#### The problem:
Could you retype the whole listing word for word and drop the images?
++++++++++++++++++++
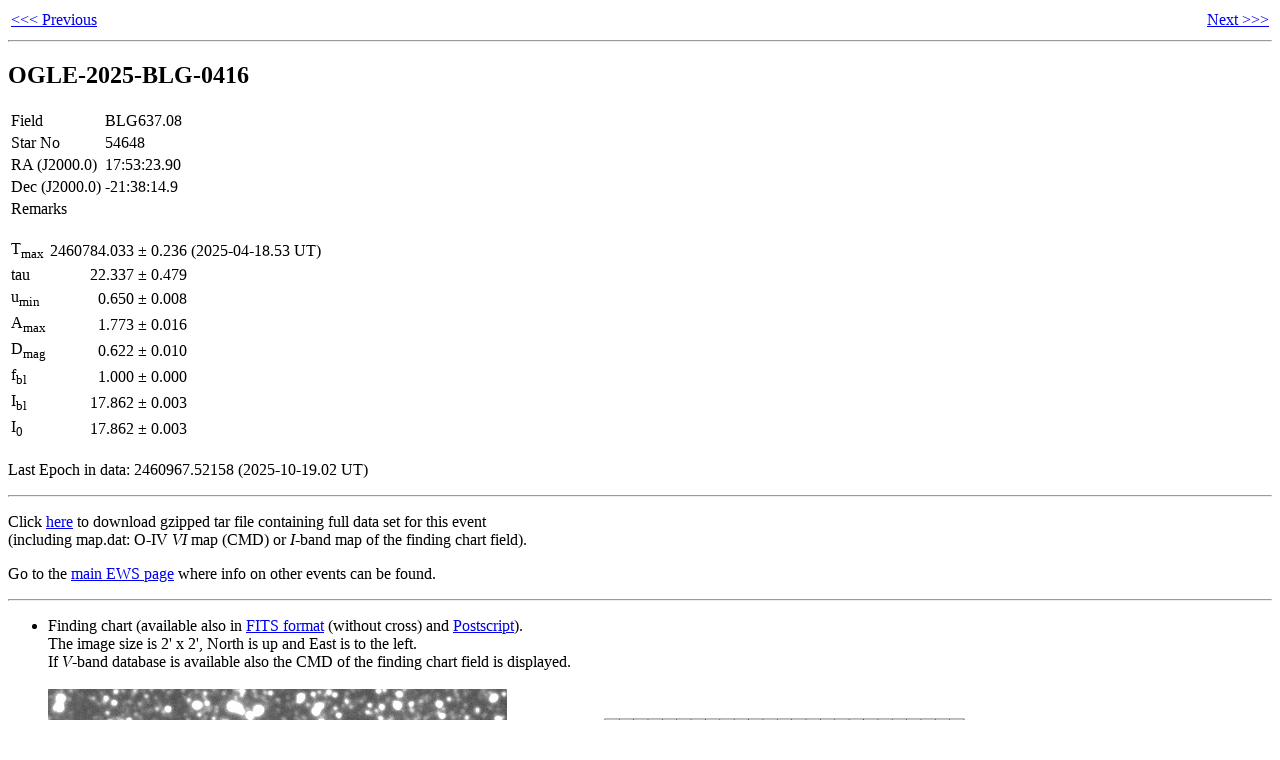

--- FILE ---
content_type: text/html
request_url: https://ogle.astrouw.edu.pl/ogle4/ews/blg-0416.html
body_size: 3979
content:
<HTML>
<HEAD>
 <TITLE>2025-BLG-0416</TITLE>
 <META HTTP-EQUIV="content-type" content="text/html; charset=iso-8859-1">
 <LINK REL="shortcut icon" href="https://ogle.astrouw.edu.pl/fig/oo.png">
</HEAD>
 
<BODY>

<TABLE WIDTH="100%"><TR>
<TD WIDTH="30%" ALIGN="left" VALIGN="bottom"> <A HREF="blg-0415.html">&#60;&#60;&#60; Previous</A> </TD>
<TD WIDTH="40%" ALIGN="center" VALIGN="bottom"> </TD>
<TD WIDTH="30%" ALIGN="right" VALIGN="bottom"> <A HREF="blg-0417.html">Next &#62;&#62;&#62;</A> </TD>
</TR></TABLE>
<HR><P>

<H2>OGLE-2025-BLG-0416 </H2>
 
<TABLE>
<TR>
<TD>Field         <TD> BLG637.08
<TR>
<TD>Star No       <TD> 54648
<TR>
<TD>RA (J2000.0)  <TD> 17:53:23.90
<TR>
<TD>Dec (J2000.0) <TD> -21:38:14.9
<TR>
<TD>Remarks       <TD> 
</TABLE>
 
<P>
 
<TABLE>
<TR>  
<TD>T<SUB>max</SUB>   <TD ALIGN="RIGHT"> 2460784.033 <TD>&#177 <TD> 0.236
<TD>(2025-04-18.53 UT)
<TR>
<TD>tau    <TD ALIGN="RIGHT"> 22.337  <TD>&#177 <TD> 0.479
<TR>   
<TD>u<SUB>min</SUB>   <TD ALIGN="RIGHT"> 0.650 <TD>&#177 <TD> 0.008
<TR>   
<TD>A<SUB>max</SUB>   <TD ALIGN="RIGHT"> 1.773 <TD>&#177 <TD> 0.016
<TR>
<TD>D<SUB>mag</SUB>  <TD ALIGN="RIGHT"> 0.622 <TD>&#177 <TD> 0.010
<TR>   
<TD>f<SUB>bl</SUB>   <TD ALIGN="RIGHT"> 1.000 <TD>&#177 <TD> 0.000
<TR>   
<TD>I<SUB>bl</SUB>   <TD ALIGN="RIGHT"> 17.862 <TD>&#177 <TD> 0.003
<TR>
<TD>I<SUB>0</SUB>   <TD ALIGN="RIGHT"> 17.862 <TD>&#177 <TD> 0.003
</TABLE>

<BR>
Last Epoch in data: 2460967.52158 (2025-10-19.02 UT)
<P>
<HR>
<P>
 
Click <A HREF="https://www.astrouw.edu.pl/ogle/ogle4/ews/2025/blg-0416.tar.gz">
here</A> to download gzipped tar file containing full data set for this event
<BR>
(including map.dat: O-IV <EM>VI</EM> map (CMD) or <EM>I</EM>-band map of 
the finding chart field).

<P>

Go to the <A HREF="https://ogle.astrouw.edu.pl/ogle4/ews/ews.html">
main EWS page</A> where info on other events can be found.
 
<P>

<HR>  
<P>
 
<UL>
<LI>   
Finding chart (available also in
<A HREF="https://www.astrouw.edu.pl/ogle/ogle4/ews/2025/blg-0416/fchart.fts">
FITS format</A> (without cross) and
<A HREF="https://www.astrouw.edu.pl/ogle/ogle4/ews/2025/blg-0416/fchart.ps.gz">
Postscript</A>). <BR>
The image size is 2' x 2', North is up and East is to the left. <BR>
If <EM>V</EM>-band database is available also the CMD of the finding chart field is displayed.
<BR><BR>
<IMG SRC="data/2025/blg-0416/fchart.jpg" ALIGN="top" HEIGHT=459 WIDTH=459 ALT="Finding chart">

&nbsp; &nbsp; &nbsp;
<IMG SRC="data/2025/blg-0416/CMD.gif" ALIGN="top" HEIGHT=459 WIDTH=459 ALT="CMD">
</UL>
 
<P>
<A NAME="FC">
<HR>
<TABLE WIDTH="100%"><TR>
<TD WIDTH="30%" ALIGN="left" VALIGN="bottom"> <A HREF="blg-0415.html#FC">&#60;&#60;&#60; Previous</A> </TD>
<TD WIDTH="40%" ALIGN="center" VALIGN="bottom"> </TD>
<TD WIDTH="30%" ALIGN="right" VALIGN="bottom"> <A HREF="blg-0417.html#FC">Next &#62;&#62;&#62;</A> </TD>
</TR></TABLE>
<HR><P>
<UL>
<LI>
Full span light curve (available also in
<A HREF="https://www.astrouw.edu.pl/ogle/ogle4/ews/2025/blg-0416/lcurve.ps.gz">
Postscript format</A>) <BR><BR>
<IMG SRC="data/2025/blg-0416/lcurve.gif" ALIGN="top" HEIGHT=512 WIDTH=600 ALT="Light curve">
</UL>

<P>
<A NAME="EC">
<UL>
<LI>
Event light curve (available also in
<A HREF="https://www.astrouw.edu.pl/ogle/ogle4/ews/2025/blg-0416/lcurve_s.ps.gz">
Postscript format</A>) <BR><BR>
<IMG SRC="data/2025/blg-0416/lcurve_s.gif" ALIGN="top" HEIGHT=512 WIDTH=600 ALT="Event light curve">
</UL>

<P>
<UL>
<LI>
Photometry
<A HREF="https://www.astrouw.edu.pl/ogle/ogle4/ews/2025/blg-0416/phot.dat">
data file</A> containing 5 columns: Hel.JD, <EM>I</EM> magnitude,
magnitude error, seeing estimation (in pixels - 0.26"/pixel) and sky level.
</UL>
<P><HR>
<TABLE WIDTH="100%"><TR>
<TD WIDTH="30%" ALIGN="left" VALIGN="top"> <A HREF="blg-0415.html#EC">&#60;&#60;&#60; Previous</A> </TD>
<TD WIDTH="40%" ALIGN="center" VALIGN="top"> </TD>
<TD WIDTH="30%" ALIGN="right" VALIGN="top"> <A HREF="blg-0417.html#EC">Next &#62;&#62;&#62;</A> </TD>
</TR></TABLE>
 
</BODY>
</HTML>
++++++++++++++++++++
#### Solved problem:
--- FILE ---
content_type: text/html
request_url: https://ogle.astrouw.edu.pl/ogle4/ews/blg-0416.html
body_size: 3979
content:
<HTML>
<HEAD>
 <TITLE>2025-BLG-0416</TITLE>
 <META HTTP-EQUIV="content-type" content="text/html; charset=iso-8859-1">
 <LINK REL="shortcut icon" href="https://ogle.astrouw.edu.pl/fig/oo.png">
</HEAD>
 
<BODY>

<TABLE WIDTH="100%"><TR>
<TD WIDTH="30%" ALIGN="left" VALIGN="bottom"> <A HREF="blg-0415.html">&#60;&#60;&#60; Previous</A> </TD>
<TD WIDTH="40%" ALIGN="center" VALIGN="bottom"> </TD>
<TD WIDTH="30%" ALIGN="right" VALIGN="bottom"> <A HREF="blg-0417.html">Next &#62;&#62;&#62;</A> </TD>
</TR></TABLE>
<HR><P>

<H2>OGLE-2025-BLG-0416 </H2>
 
<TABLE>
<TR>
<TD>Field         <TD> BLG637.08
<TR>
<TD>Star No       <TD> 54648
<TR>
<TD>RA (J2000.0)  <TD> 17:53:23.90
<TR>
<TD>Dec (J2000.0) <TD> -21:38:14.9
<TR>
<TD>Remarks       <TD> 
</TABLE>
 
<P>
 
<TABLE>
<TR>  
<TD>T<SUB>max</SUB>   <TD ALIGN="RIGHT"> 2460784.033 <TD>&#177 <TD> 0.236
<TD>(2025-04-18.53 UT)
<TR>
<TD>tau    <TD ALIGN="RIGHT"> 22.337  <TD>&#177 <TD> 0.479
<TR>   
<TD>u<SUB>min</SUB>   <TD ALIGN="RIGHT"> 0.650 <TD>&#177 <TD> 0.008
<TR>   
<TD>A<SUB>max</SUB>   <TD ALIGN="RIGHT"> 1.773 <TD>&#177 <TD> 0.016
<TR>
<TD>D<SUB>mag</SUB>  <TD ALIGN="RIGHT"> 0.622 <TD>&#177 <TD> 0.010
<TR>   
<TD>f<SUB>bl</SUB>   <TD ALIGN="RIGHT"> 1.000 <TD>&#177 <TD> 0.000
<TR>   
<TD>I<SUB>bl</SUB>   <TD ALIGN="RIGHT"> 17.862 <TD>&#177 <TD> 0.003
<TR>
<TD>I<SUB>0</SUB>   <TD ALIGN="RIGHT"> 17.862 <TD>&#177 <TD> 0.003
</TABLE>

<BR>
Last Epoch in data: 2460967.52158 (2025-10-19.02 UT)
<P>
<HR>
<P>
 
Click <A HREF="https://www.astrouw.edu.pl/ogle/ogle4/ews/2025/blg-0416.tar.gz">
here</A> to download gzipped tar file containing full data set for this event
<BR>
(including map.dat: O-IV <EM>VI</EM> map (CMD) or <EM>I</EM>-band map of 
the finding chart field).

<P>

Go to the <A HREF="https://ogle.astrouw.edu.pl/ogle4/ews/ews.html">
main EWS page</A> where info on other events can be found.
 
<P>

<HR>  
<P>
 
<UL>
<LI>   
Finding chart (available also in
<A HREF="https://www.astrouw.edu.pl/ogle/ogle4/ews/2025/blg-0416/fchart.fts">
FITS format</A> (without cross) and
<A HREF="https://www.astrouw.edu.pl/ogle/ogle4/ews/2025/blg-0416/fchart.ps.gz">
Postscript</A>). <BR>
The image size is 2' x 2', North is up and East is to the left. <BR>
If <EM>V</EM>-band database is available also the CMD of the finding chart field is displayed.
<BR><BR>
<IMG SRC="data/2025/blg-0416/fchart.jpg" ALIGN="top" HEIGHT=459 WIDTH=459 ALT="Finding chart">

&nbsp; &nbsp; &nbsp;
<IMG SRC="data/2025/blg-0416/CMD.gif" ALIGN="top" HEIGHT=459 WIDTH=459 ALT="CMD">
</UL>
 
<P>
<A NAME="FC">
<HR>
<TABLE WIDTH="100%"><TR>
<TD WIDTH="30%" ALIGN="left" VALIGN="bottom"> <A HREF="blg-0415.html#FC">&#60;&#60;&#60; Previous</A> </TD>
<TD WIDTH="40%" ALIGN="center" VALIGN="bottom"> </TD>
<TD WIDTH="30%" ALIGN="right" VALIGN="bottom"> <A HREF="blg-0417.html#FC">Next &#62;&#62;&#62;</A> </TD>
</TR></TABLE>
<HR><P>
<UL>
<LI>
Full span light curve (available also in
<A HREF="https://www.astrouw.edu.pl/ogle/ogle4/ews/2025/blg-0416/lcurve.ps.gz">
Postscript format</A>) <BR><BR>
<IMG SRC="data/2025/blg-0416/lcurve.gif" ALIGN="top" HEIGHT=512 WIDTH=600 ALT="Light curve">
</UL>

<P>
<A NAME="EC">
<UL>
<LI>
Event light curve (available also in
<A HREF="https://www.astrouw.edu.pl/ogle/ogle4/ews/2025/blg-0416/lcurve_s.ps.gz">
Postscript format</A>) <BR><BR>
<IMG SRC="data/2025/blg-0416/lcurve_s.gif" ALIGN="top" HEIGHT=512 WIDTH=600 ALT="Event light curve">
</UL>

<P>
<UL>
<LI>
Photometry
<A HREF="https://www.astrouw.edu.pl/ogle/ogle4/ews/2025/blg-0416/phot.dat">
data file</A> containing 5 columns: Hel.JD, <EM>I</EM> magnitude,
magnitude error, seeing estimation (in pixels - 0.26"/pixel) and sky level.
</UL>
<P><HR>
<TABLE WIDTH="100%"><TR>
<TD WIDTH="30%" ALIGN="left" VALIGN="top"> <A HREF="blg-0415.html#EC">&#60;&#60;&#60; Previous</A> </TD>
<TD WIDTH="40%" ALIGN="center" VALIGN="top"> </TD>
<TD WIDTH="30%" ALIGN="right" VALIGN="top"> <A HREF="blg-0417.html#EC">Next &#62;&#62;&#62;</A> </TD>
</TR></TABLE>
 
</BODY>
</HTML>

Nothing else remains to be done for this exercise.